Posted: February 15th, 2012

Today we woke up to a foot of freshly fallen snow. If there is one thing that we are realizing, consistency is nearly impossible with shooting in this climate and season. The light can change drastically in 5 minutes, and the appearance of a river can turn into a field with a fresh snowfall.

Our day of tests shots was not what we had planned. We had expected to be drilling into the ice and making pools of water along the inlet. Instead we realized that in order to do this, we had to first uncover the snow to reveal that the ice was even there for the camera. This act of clearing proved to be more interesting than expected.

sweeping action 1

There is something strange about walking on the ice in the snow. The snow gives a confidence- mentally the ice becomes more like land, and you are willing to travel further than you would otherwise. At the same time, the snow adds an insecurity, there is no way to see what is under your feet. There is a constant negotiation between these two states.

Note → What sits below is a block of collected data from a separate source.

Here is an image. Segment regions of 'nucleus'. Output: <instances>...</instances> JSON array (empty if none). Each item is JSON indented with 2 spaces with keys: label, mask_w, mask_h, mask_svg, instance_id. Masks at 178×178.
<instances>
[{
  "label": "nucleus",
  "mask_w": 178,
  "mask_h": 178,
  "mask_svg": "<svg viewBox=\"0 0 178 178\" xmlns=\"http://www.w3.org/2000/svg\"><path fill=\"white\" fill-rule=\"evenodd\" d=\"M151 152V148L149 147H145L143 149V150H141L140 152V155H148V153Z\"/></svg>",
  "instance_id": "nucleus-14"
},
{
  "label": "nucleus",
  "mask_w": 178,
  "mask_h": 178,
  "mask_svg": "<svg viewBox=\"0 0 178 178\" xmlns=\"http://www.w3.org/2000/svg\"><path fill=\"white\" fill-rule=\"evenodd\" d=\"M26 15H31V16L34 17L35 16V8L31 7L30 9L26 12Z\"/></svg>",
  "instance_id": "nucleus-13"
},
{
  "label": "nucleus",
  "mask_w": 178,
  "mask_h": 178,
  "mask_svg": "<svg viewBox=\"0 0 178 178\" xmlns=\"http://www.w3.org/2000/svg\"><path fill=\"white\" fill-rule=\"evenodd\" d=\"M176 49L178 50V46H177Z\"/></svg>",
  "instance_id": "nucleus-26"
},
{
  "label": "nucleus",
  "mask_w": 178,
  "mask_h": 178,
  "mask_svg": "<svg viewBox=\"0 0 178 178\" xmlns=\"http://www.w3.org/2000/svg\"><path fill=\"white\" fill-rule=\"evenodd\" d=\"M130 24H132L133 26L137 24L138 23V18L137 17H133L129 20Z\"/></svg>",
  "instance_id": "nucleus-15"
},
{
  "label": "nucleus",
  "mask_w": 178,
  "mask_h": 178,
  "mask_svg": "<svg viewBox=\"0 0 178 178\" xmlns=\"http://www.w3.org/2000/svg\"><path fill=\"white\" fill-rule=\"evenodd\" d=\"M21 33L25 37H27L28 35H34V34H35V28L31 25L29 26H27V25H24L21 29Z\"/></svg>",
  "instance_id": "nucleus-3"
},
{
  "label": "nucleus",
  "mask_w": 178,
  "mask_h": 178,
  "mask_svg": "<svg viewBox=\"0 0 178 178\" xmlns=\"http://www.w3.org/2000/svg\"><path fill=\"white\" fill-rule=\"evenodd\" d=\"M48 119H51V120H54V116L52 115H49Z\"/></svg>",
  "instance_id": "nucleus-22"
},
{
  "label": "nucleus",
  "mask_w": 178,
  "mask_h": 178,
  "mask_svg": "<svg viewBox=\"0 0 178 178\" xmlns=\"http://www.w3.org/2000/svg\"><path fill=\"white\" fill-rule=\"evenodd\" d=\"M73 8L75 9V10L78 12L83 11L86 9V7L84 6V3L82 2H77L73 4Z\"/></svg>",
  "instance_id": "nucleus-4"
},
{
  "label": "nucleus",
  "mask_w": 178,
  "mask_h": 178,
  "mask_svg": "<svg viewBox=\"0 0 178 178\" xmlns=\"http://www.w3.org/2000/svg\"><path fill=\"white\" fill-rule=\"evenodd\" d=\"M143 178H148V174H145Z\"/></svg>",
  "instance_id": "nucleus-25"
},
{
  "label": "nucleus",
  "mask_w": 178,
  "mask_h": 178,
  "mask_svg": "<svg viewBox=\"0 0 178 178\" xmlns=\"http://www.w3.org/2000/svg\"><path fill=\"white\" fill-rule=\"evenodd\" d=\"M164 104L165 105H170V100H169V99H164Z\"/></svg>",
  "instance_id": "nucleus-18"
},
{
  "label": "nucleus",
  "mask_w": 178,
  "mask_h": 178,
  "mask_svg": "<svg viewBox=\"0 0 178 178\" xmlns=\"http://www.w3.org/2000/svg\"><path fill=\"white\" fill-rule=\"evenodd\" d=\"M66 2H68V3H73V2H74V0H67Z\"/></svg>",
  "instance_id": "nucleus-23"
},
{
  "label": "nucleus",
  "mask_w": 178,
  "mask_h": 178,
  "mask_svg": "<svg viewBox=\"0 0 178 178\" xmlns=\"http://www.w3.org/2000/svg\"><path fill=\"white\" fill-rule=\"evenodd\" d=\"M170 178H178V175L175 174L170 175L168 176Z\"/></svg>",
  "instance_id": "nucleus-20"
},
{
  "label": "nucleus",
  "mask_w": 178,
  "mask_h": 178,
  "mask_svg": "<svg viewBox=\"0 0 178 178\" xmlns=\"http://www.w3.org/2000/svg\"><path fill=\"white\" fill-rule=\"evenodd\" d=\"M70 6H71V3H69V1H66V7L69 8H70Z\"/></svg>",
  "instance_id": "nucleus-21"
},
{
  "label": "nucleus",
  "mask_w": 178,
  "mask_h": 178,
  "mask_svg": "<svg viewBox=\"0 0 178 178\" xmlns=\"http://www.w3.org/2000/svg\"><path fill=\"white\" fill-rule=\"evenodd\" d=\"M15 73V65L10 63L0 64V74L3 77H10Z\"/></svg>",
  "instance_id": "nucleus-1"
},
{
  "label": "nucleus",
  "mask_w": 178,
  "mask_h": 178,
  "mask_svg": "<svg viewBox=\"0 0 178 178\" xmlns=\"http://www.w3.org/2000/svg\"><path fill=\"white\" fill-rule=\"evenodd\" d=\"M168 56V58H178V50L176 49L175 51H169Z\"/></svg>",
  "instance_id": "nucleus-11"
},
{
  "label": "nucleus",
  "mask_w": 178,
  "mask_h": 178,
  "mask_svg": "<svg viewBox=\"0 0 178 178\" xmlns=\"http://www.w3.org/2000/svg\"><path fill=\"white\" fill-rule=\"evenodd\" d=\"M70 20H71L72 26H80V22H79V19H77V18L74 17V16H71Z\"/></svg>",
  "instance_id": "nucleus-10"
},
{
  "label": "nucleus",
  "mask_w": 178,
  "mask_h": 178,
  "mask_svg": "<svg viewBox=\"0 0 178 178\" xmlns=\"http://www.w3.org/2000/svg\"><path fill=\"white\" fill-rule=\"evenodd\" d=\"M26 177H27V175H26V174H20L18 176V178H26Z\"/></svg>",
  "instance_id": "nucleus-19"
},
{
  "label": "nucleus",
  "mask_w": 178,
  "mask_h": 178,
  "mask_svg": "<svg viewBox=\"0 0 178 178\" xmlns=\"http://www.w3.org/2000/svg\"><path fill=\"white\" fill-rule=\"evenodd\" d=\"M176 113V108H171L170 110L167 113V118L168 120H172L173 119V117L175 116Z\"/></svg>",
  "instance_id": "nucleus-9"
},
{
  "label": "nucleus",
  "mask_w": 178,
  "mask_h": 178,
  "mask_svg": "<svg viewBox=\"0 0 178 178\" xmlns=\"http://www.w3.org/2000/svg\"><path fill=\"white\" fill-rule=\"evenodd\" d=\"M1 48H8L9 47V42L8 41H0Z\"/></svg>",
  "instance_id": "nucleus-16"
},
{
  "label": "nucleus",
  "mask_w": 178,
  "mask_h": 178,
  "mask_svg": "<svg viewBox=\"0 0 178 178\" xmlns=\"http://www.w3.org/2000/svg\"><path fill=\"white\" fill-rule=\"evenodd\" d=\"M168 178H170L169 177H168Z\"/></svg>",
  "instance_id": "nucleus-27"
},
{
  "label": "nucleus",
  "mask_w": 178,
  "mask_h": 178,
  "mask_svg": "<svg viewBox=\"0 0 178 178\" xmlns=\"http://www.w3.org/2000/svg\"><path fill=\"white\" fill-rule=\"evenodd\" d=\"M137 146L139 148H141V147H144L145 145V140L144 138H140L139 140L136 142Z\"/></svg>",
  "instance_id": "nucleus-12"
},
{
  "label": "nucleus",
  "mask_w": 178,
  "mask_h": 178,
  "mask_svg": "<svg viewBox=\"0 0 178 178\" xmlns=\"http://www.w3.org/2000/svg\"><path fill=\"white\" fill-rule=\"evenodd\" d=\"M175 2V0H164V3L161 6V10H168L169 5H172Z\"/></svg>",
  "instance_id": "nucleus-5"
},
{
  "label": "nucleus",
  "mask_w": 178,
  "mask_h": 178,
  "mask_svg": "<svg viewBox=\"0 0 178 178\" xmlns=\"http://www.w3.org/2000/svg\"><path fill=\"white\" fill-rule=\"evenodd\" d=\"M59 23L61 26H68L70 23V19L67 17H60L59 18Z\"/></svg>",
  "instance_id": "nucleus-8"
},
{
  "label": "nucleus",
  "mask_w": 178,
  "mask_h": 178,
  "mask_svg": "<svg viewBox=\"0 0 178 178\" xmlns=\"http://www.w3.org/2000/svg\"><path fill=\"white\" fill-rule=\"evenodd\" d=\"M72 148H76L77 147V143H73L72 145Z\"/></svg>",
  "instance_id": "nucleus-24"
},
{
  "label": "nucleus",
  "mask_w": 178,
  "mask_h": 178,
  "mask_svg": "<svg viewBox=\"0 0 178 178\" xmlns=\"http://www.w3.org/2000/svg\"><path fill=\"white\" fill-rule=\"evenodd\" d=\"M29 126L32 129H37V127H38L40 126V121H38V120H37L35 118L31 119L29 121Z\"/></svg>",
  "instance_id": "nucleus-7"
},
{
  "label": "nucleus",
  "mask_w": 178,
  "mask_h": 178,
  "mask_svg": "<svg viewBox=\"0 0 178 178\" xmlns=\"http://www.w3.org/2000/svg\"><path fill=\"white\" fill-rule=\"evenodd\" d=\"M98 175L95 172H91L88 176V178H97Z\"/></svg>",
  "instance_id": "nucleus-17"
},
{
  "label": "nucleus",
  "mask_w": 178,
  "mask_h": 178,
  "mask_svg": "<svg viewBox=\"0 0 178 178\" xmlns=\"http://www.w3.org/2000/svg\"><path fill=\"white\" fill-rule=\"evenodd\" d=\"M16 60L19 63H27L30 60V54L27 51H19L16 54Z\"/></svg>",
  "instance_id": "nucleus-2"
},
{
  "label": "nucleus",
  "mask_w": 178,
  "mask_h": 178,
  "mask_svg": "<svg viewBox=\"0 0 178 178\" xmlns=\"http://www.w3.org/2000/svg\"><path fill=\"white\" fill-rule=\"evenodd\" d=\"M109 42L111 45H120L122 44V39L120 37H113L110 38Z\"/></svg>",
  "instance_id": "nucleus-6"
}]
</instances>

We grabbed a broom off of Helena’s porch to sweep the snow off the ice in the spots we were planning to drill. Intuitively Mary started using it to poke at the surface, to listen for the density of the ice.

Sweeping the Floor

When we went to drill the holes we found that our ice drill (isborr) was not working properly. It just wouldn’t cut in the ice. We can’t understand why, it was working fine 2 days ago. The only thing that has changed is that there is much more snow on the ice.

For the first time today we also saw a ship passing by on the horizon. Further out on the ice, (closer to the open sea) there are carved shipping lanes for the ships to travel back and forth from the harbor. We realized that we could get the schedule of the ships crossing, and also potentially incorporate that into our piece. Tomorrow we will talk to the Harbor Master!

So we weren’t able to drill today, but we did discover a new component to the action that we didn’t expect. The act of clearing snow is also a kind of mark making- it is also a kind of investigation of the surface, and claiming a space for action.

Making Paths

Tomorrow we are going to try to locate another isborr from a local fishing shop, to see if it is the tool that is the problem. We feel like it is necessary to see the water come to the surface for us to make a plan. Overall though, today we found shots we like and a direction that we are excited about.